Setelah masuk kedalam rumah, gadis itu menyuruh Sang Piatu duduk di atas tikar yang sudah tersedia berbagai makanan di sana.
“Makanlah kudai ding. Lah kusiapkah galau. Aku lah keruan kaba ke kesini saghni,” Sang Piatu pun makan makanan yang sudah disiapkan gadis itu. Sang Piatu hanya makan sedikit dari sekian banyak makanan di sana. Dia mengunyah makanan itu dengan ragu-ragu.
“Yak, alang kedikit au Sang Piatu?” tanya gadis itu.
“Jadilah, lah kenyang aku,” jawab Sang Piatu dengan senyum canggung.

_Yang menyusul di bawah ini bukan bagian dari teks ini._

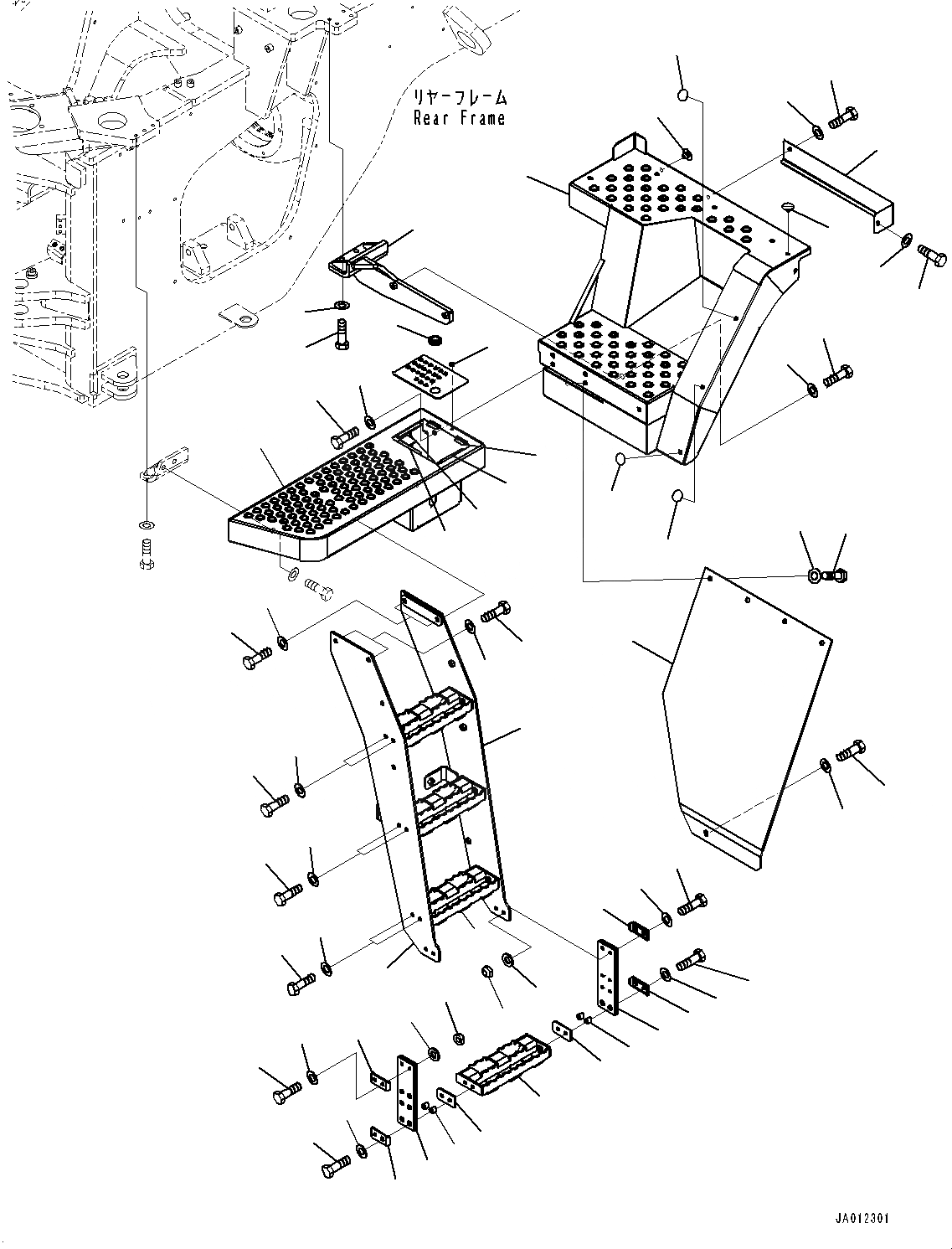 リヤーフレーム
Rear Frame

JA012301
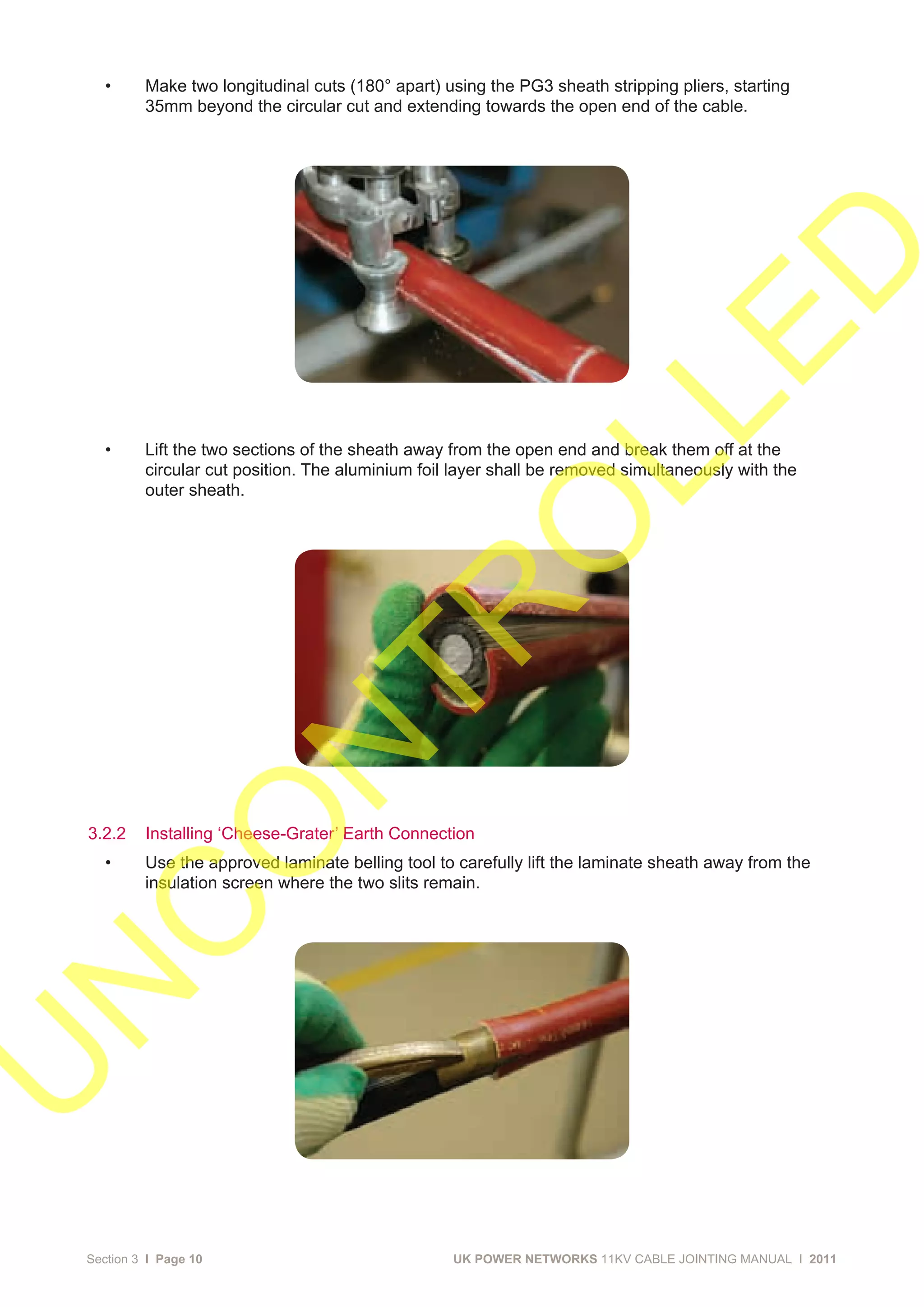 • Make two longitudinal cuts (180° apart) using the PG3 sheath stripping pliers, starting 35mm beyond the circular cut and extending towards the open end of the cable.

• Lift the two sections of the sheath away from the open end and break them off at the circular cut position. The aluminium foil layer shall be removed simultaneously with the outer sheath.

3.2.2 Installing 'Cheese-Grater' Earth Connection

• Use the approved laminate belling tool to carefully lift the laminate sheath away from the insulation screen where the two slits remain.

UNCONTROLLED

Section 3 I Page 10

UK POWER NETWORKS 11KV CABLE JOINTING MANUAL I 2011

“Sang Piatu, aku ni nyalah Burung Putih yang kaba luputkah kemaghi. Aku keruan kaba kendalaki aku saghini. Nah ini adau cincin, namau au ni cincin secintau adau. Amau kaba adau kekendaan, kaba sebutkah ajau mangku ambungkah cincin ini mangku kediadaukahnyau,” ujar Burung Putih. Lalu, menyerahkah cincin itu kepada Sang Piatu.
“Terimau kasih namaunyau Burung Putih. Aku kebelanju kudai amau luk itu,” ujar Sang
Piatu. Lalu, keluar dari rumah itu dan beranjak pulang.
“Nik luk apau dighi tu lum dak makan?” Tanya Sang Piatu sesampainya di gubuk mereka.
“Yak lah ndak cung, tapi tuapau cak semugak beghas nidau bediau agi kitau ni. Ndak ncabut bekayu nidau laghat agi aku ni,” jawab sang Nenek dengan lesu.
“Tenang ajau nik. Saghini pacak kitau makan gulai lemak. Cincin, ninik nilah lapagh, ndak nasi putih, ndak gulai bantai, nak makan buak bajik,” ujar Sang Piatu lalu melempar cincin itu ke udara. Dengan sekejap mata berbagai jenis makanan sudah tersedia di hadapan mereka.
“Yak, dimanau kaba bulih cincin itu cung?” ujar sang Nenek terheran- heran.
“Inilah nik pulihan aku berayak dengan Burung Putih,” jawab Sang Piatu.
Setelah hari itu, Sang Piatu dan Neneknya tidak pernah kelaparan lagi. Perut mereka selalu diisi dengan berbagai jenis makanan lezat.
Pagi itu Sang Piatu meminta pakaian yang terbuat dari katun dari cincin secintau adau.
“Ayi cung, ndak kemanau kaba lah bebaju alap ni?” tanya Nenek heran.
“Aku ndak berayak dengan Rajau kuday nik,”jawab Sang Piatu.